##### Data in this exercise #####

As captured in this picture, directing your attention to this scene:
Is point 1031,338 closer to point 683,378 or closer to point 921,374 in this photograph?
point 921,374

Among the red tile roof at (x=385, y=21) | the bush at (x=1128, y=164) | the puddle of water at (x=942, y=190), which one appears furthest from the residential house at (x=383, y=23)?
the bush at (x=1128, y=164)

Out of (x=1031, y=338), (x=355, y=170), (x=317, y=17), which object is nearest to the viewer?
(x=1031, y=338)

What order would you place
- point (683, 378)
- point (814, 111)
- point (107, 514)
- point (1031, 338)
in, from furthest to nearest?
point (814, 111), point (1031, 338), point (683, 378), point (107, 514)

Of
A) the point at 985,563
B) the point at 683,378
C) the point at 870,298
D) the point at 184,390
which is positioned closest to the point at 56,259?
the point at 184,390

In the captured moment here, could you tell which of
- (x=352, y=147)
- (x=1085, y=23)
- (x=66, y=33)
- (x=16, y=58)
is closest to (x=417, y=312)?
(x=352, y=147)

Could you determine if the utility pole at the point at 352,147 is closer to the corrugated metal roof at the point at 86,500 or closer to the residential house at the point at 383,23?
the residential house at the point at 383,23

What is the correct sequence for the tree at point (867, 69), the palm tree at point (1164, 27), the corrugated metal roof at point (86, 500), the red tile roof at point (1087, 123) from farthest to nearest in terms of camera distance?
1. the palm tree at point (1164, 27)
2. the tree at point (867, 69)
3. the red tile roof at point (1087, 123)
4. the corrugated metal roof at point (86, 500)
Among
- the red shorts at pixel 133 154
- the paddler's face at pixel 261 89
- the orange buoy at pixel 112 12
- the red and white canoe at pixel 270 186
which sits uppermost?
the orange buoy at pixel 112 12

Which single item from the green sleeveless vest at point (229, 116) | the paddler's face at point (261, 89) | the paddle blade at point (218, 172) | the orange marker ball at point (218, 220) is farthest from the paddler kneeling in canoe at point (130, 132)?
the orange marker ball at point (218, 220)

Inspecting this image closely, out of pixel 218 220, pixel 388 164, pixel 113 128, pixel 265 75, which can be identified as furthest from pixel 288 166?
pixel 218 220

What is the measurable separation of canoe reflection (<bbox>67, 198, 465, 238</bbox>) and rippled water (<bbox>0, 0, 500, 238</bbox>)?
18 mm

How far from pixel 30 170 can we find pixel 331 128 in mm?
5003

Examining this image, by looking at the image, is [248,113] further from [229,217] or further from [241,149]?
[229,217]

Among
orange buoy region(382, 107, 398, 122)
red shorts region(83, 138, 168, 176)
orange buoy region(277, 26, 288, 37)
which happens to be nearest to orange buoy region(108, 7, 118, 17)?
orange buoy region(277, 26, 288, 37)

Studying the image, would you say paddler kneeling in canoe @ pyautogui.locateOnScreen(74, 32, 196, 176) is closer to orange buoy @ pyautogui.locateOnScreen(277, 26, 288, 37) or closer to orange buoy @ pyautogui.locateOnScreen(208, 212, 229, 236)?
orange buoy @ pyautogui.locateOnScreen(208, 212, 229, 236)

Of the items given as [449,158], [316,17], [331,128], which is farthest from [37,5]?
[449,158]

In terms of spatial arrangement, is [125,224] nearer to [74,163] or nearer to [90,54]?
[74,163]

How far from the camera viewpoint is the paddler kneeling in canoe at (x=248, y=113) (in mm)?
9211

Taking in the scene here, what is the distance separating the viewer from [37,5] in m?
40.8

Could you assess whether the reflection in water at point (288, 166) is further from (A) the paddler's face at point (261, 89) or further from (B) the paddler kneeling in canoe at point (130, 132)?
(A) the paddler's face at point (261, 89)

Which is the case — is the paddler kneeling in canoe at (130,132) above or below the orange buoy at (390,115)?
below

#####

▶ _Instruction_
Write out the lines in the records word for word, from the line containing "What is the correct" through the line containing "4. the corrugated", including both of those lines.

▶ _Written answer_
What is the correct sequence for the tree at point (867, 69), the palm tree at point (1164, 27), the corrugated metal roof at point (86, 500), the red tile roof at point (1087, 123) from farthest to nearest in terms of camera distance?
1. the palm tree at point (1164, 27)
2. the tree at point (867, 69)
3. the red tile roof at point (1087, 123)
4. the corrugated metal roof at point (86, 500)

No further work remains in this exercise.